EVANSTON — The Uinta County Museum is a place of wonderful historical nostalgia. Many feel that Evanston is lucky to have such an incredible repository of local and county history. The two women who put it all together for the public’s enjoyment and education are museum director Kay Rossiter and Mary Walberg, curator and exhibit designer.
They live up to the mission statement, which Rossiter stated by heart last week: “The purpose of the museum is to collect, preserve, and research and exhibit artifacts to educate the public about the history of Uinta County.”
A tour through the museum shows a demonstration of that mission. Current exhibits are the “Rails, Trails, Ranches and Rigs” display, the Children’s hands-on exhibit, the book store featuring a variety of western and local lore, and the ever popular Blyth and Fargo artifacts exhibit.
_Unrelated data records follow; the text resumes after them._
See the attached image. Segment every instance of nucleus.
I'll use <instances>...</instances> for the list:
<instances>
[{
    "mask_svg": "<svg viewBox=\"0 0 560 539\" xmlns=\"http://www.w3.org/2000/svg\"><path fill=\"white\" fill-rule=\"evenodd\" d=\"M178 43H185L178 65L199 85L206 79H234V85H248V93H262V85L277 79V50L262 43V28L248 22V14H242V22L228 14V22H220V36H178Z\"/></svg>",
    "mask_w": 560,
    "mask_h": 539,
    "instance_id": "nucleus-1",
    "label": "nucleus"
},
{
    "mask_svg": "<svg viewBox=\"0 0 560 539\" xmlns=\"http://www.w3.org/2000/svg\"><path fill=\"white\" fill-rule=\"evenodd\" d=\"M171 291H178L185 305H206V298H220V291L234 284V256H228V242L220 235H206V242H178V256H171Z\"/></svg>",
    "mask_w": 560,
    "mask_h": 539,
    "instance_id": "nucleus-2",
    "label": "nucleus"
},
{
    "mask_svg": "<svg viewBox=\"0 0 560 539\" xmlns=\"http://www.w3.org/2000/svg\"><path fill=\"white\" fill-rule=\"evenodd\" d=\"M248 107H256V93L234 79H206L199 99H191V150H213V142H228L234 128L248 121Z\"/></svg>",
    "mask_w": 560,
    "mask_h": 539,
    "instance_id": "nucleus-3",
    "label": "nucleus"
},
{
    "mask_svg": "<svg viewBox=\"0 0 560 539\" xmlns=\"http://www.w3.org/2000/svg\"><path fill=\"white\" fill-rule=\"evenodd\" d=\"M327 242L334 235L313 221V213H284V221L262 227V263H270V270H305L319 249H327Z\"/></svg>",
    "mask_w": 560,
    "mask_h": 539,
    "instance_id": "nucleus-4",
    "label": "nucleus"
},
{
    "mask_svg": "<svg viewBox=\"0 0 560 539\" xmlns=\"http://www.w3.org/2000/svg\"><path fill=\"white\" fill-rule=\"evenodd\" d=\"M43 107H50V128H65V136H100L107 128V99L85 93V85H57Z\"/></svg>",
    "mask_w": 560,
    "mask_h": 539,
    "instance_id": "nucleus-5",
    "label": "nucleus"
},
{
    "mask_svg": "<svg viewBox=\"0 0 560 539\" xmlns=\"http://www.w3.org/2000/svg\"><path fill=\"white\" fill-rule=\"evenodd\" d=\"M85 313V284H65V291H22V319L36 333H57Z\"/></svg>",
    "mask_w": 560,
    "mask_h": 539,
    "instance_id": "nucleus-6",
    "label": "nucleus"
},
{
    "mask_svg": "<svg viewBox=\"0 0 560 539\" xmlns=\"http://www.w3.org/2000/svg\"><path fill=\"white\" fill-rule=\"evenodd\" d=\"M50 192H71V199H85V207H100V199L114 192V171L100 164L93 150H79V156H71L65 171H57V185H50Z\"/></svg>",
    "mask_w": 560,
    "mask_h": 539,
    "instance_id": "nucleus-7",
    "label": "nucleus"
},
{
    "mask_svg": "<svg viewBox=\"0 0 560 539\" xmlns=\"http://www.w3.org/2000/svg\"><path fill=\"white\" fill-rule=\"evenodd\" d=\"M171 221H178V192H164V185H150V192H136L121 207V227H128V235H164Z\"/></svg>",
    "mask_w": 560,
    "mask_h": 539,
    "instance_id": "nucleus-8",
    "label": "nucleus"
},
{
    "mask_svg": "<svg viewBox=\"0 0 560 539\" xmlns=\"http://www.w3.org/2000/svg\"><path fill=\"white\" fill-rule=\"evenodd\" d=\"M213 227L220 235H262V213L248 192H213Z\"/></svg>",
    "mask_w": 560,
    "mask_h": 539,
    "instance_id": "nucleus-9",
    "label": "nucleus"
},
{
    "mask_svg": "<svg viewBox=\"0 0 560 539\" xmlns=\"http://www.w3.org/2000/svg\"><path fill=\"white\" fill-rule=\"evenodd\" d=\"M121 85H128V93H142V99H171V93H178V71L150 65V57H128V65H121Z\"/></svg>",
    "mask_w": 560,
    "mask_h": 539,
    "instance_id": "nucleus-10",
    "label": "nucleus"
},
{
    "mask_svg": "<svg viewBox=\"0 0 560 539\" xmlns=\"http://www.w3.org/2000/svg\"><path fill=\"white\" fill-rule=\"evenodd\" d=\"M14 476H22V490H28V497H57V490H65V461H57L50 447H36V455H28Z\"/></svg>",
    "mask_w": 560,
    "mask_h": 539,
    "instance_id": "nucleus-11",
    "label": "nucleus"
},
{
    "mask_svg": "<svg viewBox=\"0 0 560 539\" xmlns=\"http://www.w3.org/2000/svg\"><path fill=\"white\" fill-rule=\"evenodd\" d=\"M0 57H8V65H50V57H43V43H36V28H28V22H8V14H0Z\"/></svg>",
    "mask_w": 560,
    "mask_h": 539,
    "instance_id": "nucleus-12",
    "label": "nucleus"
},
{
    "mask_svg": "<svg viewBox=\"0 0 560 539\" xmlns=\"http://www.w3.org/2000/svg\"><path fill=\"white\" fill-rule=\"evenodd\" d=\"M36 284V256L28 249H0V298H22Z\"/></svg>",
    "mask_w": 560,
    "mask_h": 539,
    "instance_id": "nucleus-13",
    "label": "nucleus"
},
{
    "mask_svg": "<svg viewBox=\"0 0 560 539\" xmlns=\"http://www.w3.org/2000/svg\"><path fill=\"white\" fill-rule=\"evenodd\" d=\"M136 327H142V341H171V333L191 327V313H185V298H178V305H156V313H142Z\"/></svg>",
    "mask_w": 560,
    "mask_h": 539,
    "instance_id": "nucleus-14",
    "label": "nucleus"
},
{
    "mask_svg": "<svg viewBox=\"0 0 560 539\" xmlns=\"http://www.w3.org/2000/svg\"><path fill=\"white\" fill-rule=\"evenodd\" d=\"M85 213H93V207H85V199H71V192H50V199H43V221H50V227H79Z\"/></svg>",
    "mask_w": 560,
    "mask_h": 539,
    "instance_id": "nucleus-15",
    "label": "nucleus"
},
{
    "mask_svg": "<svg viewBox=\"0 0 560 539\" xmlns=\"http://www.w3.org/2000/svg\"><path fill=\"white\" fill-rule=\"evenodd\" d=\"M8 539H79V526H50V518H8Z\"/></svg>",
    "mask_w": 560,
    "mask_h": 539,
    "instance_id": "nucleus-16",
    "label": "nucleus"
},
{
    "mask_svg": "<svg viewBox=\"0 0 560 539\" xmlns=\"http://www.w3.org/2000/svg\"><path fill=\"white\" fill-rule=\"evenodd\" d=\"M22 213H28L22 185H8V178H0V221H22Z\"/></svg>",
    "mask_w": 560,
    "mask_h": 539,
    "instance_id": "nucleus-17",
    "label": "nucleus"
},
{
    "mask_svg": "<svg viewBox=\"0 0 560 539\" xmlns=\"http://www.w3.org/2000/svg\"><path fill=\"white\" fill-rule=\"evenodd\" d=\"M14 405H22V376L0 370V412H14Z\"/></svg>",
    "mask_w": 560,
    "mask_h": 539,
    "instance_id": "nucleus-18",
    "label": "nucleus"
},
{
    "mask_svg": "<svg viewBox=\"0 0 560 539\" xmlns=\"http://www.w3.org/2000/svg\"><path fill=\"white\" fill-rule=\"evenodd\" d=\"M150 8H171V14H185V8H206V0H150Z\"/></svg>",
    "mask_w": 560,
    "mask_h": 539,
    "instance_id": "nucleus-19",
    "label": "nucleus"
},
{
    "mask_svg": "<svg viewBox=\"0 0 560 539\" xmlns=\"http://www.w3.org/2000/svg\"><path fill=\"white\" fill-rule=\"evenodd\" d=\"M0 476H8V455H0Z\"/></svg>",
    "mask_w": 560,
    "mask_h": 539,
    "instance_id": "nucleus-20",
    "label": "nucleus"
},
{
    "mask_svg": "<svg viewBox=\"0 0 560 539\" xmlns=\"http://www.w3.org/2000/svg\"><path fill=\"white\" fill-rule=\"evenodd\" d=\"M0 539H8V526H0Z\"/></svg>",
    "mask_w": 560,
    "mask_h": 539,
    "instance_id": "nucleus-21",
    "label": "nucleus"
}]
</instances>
New to the museum and now open is the “Moments in History” exhibit, which features a lot of familiar Evanston sites and memorabilia. Not to be missed on the tour is the archival storage and work area in the basement. Something unique about the museum is that only 30 percent of the building is used as work space, leaving 70 percent available for displays.
Walberg said crating each display is time consuming and they hope to hire a part-time employee, pending funding, before the summer rush of tourists and tours. This would allow Rossiter and Walberg more time to do their work of archival retrieval and display.
A recent necessary innovation has been the creation of a group named the “Diggers.” This group of five or six is made up of Museum Foundation Board members and personally invited members. Their members need to know what to look for and they need to have good people skills.
The purpose of the organization is to intercept the trip to the dump — when relatives are faced with an estate or when someone is just clearing out the “clutter.”
“We are not just looking for things of the past but current items as well; odd tools and ways of life items that will be artifacts of the future. Some of those items could be technical ... cameras, cellphones, and eight-tracks that are outdated but still work and will be historically valuable,” Walberg said. “We are also looking for items of the past such as journals, family papers, letters, maps, deeds, wills, photos with names, china brought over from Europe, any business gimmicks such as advertising that shows the progression of businesses and the county, anything that helps to build the puzzle of the local history. There are so many pieces of Uinta County history missing and we are trying to fit it all together.”
The museum is not allowed to do appraisals, but it can assist people in knowing what would be historically valuable. The “diggers” are available to assist folks who call the museum at (307) 789-8248 and ask for Kay or Mary. A side benefit of the diggers group is it has been a way to get more of the local community involved with the museum as well as intercepting valuable items from ending in the dump.
Behind the scenes of this history-building organization is the Uinta County Museum Board appointed by the county commissioners. The board includes Jerry Hepper, Barb McFadden, Rowdy Dean, Austin Moon and Kerri Wright. They also serve on the foundation board, which is the fundraising arm for the museum.
Also selected to be on this board is Mary Lou Pexton and Steve Fowler. The foundation board meets at 5 p.m. on the second Tuesday of the month, followed by the regular board meeting at 5:30 p.m. The public is welcome to attend.
The Brown Bag Lunch speaker series the Museum sponsors has been a popular community event. The lunchtime presentations are held the second Thursday of every month excluding July in the Beeman-Cashin Building in Depot Square.
Museum-sponsored events coming up are:
• Kids Day this summer (date will be announced) where there will be an historical theme and crafts.
•A Dutch oven cooking challenge will be held on Sept. 15, in Depot Square. K&B Dutch Oven cooking; Brian V. Terry and Kent Mayberry of Utah will be the judges. Terry and Mayberry won the world championship title at the Festival of the American West in 1999. The contest will be limited to 12 to 15 contestants. Call the museum for details.
Rossiter and Walberg said they would like to see an addition to the museum on the north side with more exhibits on the main floor and more storage below. They said they hope more people will think of the museum’s “diggers” when they are faced with the heartbreaking question: “What do I do with all of Mom and Dad’s stuff?” Call the museum.